Goals –
1. Reproduce word for word the part of the dog harness thread that opens with the words containing "Oh wow! Sherlock" and closes with "collars or harnesses?".
2. In the dog harness thread, what chest size and weight does The Opera Poodle give for Sherlock?
3. Turn the paragraph of the dog harness thread beginning "What am I doing wrong?" into a short bulleted list that keeps its main facts.

I swear by my EZ-Dog harness!!! They come in various sizes and colors, and are very comfortable for the dog. Instead of essentially just straps like the easy walk(i trained Ruby with one of those too and noticed the same thing with rubbing) it has a padded chest plate that is of pliable, soft but woven strong material that eventually molds to the shape of the dogs chest after a few times of wearing it. The thing I love about it is that the hook is at just the right spot so that she can wear her harness underneath a coat when it's cold out and still be comfortable. They sell a hook up for the car as well for this harness and its very good as well. Good luck!!'


----------



## Michelle (Nov 16, 2009)

Just had to share this photo! I got Atticus a matching harness lol



Nifty, did Dulcie get hers yet?!


----------



## nifty (Aug 2, 2013)

OMG!! LOVE LOVE LOVE this photo!!!! 

P.S. YES! Dulcie's arrived a few days ago and I took pictures but forgot to post one! Resizing one now...


----------



## nifty (Aug 2, 2013)

Here you go!


----------



## Quossum (Mar 18, 2011)

Here's Sugarfoot in his. It says "Sugar" on one side and "Foot" on the other, which seemed amusing at the time...



--Q


----------



## nifty (Aug 2, 2013)

That's cool about his name on the sides, Quossom. Where did you get the special patches? Sugarfoot looks very cool!


----------



## Michelle (Nov 16, 2009)

Dulcie looks cute!!! Do you like it so far?

Sugars so handsome! Yours looks adjusted tighter than mine (the chest strap)...is mine too loose, and sitting too far back? I couldn't find any photos to compare to online to properly fit it. I just didn't want the belly strap in his armpits because he chafs easily


----------



## nifty (Aug 2, 2013)

I LOVE it! It is so perfectly designed so that the straps neither cut too high on the neck nor under the armpits. And it is light and SO EASY to put on! No more fooling around with multiple straps. I just fitted it the first try on, and now it is a simple matter of putting it over her head (it is loose enough to do that without even touching her head - it is on in a microsecond) and then snap the side clasp. Easy peasy!

I think Dulcie enjoys it too. Unlike the previous ill-fitting one, it stays put on her when she is running and playing and I think it is light enough that it barely registers for her, so playing on a long leash is almost like playing off leash.


----------



## cocojen (Oct 14, 2014)

Glad you got the harnesses! I love mine! I wish I would get notified when someone asks someone specific on here or tags them lol.

I got quill the IDC powerharness. It might be a different version than the ones you guys have. Mine looks more angled... hmm...


----------



## cocojen (Oct 14, 2014)

Heres some pics. I think quill was wondering why I didn't take his pic from the front. Lol


----------



## The Opera Poodle (Dec 19, 2012)

What am I doing wrong? I ordered Sherlock a Julius after seeing your great photos. We went out and he slipped right out of it. I tightened it and he slipped out of it. I tightened it to where I couldn't get my fingers under it....same result. I have moved the chest strap back and forth taking it as far back as I can - it is almost under his belly. I have a size zero. His chest size is 24" and he is about 40 lbs. This is the size they list for him on the site. I would have to go to a mini but I don't think that is the issue. I can still tighten the strap more but this dog seems to be like a rat that can compress his ribs to get under the door. Help!


----------



## nifty (Aug 2, 2013)

Oh wow! Sherlock may need to take a second name - Houdini! I would not have thought this harness could come off like that. Maybe it can - it must because Sherlock managed it! Does he try to wriggle out of most collars or harnesses?

Stored records –
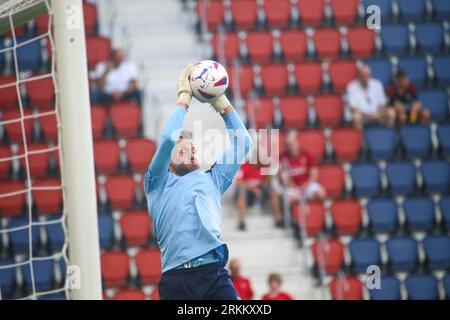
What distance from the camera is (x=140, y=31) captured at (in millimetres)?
14852

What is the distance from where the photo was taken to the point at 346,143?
1309cm

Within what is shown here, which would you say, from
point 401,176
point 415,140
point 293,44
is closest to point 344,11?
point 293,44

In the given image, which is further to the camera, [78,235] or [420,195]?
[420,195]

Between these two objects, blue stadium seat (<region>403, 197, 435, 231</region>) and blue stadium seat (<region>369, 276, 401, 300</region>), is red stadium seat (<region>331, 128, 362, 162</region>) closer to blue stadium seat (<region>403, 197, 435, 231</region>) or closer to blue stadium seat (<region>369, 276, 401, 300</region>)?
blue stadium seat (<region>403, 197, 435, 231</region>)

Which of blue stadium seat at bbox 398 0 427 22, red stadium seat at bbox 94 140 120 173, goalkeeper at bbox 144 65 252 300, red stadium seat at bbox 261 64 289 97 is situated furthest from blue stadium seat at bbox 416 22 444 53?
goalkeeper at bbox 144 65 252 300

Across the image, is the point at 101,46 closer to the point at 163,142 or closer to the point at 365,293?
the point at 365,293

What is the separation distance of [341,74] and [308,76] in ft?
1.56

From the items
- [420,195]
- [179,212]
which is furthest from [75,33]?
[420,195]

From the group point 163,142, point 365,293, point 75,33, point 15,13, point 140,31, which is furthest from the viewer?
point 140,31

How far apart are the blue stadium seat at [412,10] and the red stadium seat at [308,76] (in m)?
1.98

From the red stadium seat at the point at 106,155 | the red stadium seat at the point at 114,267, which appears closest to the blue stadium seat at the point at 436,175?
the red stadium seat at the point at 106,155

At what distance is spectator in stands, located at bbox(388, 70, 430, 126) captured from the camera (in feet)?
44.0

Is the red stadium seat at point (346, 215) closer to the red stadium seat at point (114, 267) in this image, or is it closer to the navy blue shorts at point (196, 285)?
the red stadium seat at point (114, 267)

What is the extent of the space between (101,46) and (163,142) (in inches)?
321
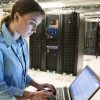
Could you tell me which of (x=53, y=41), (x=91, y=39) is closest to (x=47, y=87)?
(x=53, y=41)

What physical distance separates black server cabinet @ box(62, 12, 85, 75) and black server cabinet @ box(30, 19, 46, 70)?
32.9 inches

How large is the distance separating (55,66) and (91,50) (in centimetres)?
621

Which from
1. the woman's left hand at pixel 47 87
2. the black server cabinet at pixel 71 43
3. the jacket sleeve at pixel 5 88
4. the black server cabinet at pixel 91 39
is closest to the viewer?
the jacket sleeve at pixel 5 88

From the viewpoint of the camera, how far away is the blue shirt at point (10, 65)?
126 cm

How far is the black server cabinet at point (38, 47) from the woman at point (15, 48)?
18.8 ft

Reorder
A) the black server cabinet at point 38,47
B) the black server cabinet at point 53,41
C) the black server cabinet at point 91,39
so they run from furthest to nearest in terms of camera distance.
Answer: the black server cabinet at point 91,39
the black server cabinet at point 38,47
the black server cabinet at point 53,41

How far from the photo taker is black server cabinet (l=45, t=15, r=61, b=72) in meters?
6.82

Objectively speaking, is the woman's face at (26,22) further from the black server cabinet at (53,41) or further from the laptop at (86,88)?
the black server cabinet at (53,41)

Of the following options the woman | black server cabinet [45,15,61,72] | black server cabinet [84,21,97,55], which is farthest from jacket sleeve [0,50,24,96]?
black server cabinet [84,21,97,55]

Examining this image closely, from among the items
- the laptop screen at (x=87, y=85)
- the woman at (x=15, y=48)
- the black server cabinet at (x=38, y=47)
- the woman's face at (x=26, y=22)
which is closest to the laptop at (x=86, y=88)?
the laptop screen at (x=87, y=85)

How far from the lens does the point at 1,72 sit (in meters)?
1.25

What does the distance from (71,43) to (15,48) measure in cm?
531

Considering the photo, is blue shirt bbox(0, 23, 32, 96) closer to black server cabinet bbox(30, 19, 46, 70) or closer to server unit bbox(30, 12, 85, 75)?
server unit bbox(30, 12, 85, 75)

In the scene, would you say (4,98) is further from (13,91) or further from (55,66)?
(55,66)
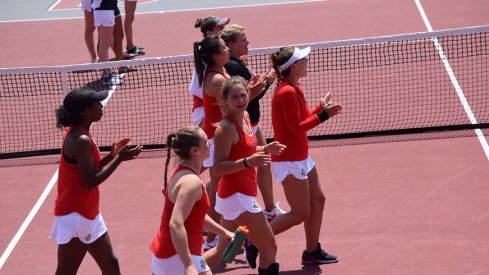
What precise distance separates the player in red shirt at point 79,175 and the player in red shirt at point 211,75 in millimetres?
1492

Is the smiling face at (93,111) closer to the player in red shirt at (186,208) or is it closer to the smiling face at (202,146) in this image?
the player in red shirt at (186,208)

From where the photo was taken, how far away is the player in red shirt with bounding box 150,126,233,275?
249 inches

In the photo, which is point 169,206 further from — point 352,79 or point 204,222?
point 352,79

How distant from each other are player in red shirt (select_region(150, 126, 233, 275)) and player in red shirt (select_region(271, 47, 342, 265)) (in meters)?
1.89

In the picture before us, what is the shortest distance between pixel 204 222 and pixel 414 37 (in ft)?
22.2

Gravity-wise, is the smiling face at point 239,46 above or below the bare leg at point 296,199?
above

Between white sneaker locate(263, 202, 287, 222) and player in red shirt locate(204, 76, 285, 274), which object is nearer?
player in red shirt locate(204, 76, 285, 274)

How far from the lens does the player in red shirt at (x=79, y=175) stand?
729cm

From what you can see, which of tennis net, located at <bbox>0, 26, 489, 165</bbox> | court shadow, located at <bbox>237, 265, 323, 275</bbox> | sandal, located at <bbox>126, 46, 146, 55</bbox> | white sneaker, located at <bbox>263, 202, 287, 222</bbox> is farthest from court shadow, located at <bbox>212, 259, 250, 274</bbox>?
sandal, located at <bbox>126, 46, 146, 55</bbox>

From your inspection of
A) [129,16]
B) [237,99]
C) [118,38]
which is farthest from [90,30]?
[237,99]

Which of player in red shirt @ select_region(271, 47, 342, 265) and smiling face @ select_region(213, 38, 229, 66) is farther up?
smiling face @ select_region(213, 38, 229, 66)

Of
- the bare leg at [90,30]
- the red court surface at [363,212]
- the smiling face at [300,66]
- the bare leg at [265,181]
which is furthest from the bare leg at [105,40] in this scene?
the smiling face at [300,66]

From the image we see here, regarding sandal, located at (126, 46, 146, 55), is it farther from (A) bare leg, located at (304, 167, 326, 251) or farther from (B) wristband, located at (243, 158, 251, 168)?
(B) wristband, located at (243, 158, 251, 168)

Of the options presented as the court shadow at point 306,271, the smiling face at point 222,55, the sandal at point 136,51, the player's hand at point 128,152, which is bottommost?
the sandal at point 136,51
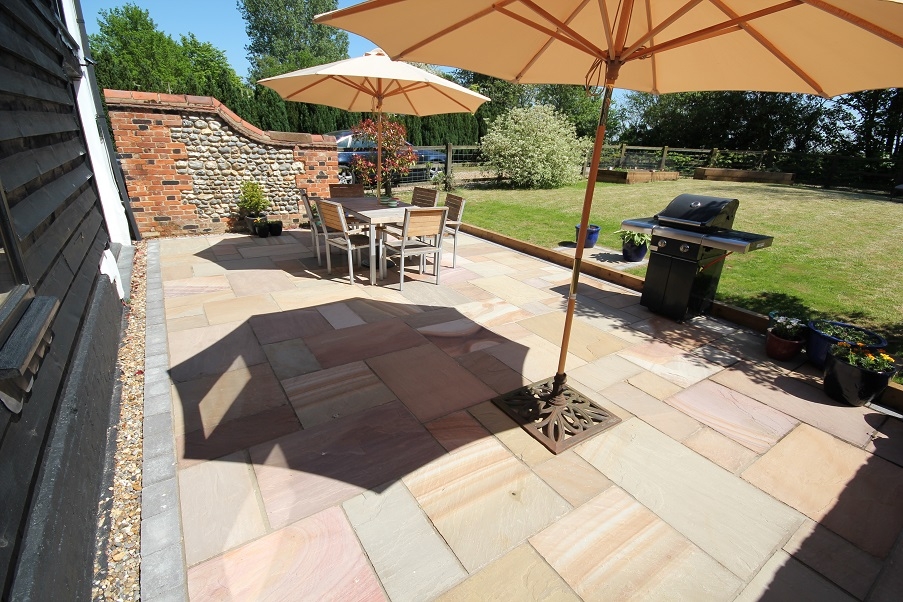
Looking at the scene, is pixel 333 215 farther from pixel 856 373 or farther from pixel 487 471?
pixel 856 373

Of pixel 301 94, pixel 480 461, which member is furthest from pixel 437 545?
pixel 301 94

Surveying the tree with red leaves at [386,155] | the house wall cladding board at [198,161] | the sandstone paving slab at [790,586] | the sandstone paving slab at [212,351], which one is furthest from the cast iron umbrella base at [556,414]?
the tree with red leaves at [386,155]

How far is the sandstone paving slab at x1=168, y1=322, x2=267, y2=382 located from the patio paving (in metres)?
0.02

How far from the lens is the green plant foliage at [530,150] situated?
13.0 metres

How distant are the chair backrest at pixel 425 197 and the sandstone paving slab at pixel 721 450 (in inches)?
190

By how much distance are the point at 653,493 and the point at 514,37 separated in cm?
283

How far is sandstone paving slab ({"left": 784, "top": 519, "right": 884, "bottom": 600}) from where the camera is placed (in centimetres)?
177

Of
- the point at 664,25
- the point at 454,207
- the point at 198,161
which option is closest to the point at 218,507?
the point at 664,25

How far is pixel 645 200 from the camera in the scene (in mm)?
10938

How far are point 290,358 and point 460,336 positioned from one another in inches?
55.3

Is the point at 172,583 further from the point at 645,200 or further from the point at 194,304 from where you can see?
the point at 645,200

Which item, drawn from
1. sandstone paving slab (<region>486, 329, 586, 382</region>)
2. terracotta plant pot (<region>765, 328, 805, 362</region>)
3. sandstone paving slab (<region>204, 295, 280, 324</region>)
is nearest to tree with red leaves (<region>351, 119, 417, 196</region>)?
sandstone paving slab (<region>204, 295, 280, 324</region>)

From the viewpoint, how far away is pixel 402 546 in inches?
72.4

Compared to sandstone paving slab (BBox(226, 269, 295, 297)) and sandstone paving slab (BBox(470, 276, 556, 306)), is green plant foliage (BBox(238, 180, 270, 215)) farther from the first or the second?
sandstone paving slab (BBox(470, 276, 556, 306))
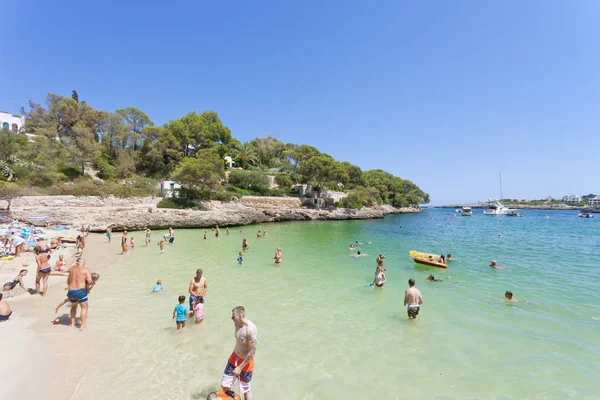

Results of the tasks –
1.
Oh wow! Sherlock may need to take a second name - Houdini! I would not have thought this harness could come off like that. Maybe it can - it must because Sherlock managed it! Does he try to wriggle out of most collars or harnesses?

2. Sherlock has a 24-inch chest and weighs about 40 pounds.

3.
- The Opera Poodle ordered Sherlock a Julius harness after seeing the photos in the thread.
- On their walk, Sherlock slipped right out of it.
- He slipped out again after it was tightened, even when it was too tight to get fingers under.
- The chest strap was moved back and forth, as far back as it would go, until it was almost under his belly.
- The harness is a size zero. Sherlock has a 24-inch chest and weighs about 40 pounds, and that is the size the site lists for him.
- The next option would be a mini, but the poster doesn't think size is the problem.
- The strap can still be tightened more, but Sherlock seems able to compress his ribs like a rat getting under a door.
- The poster asks for help.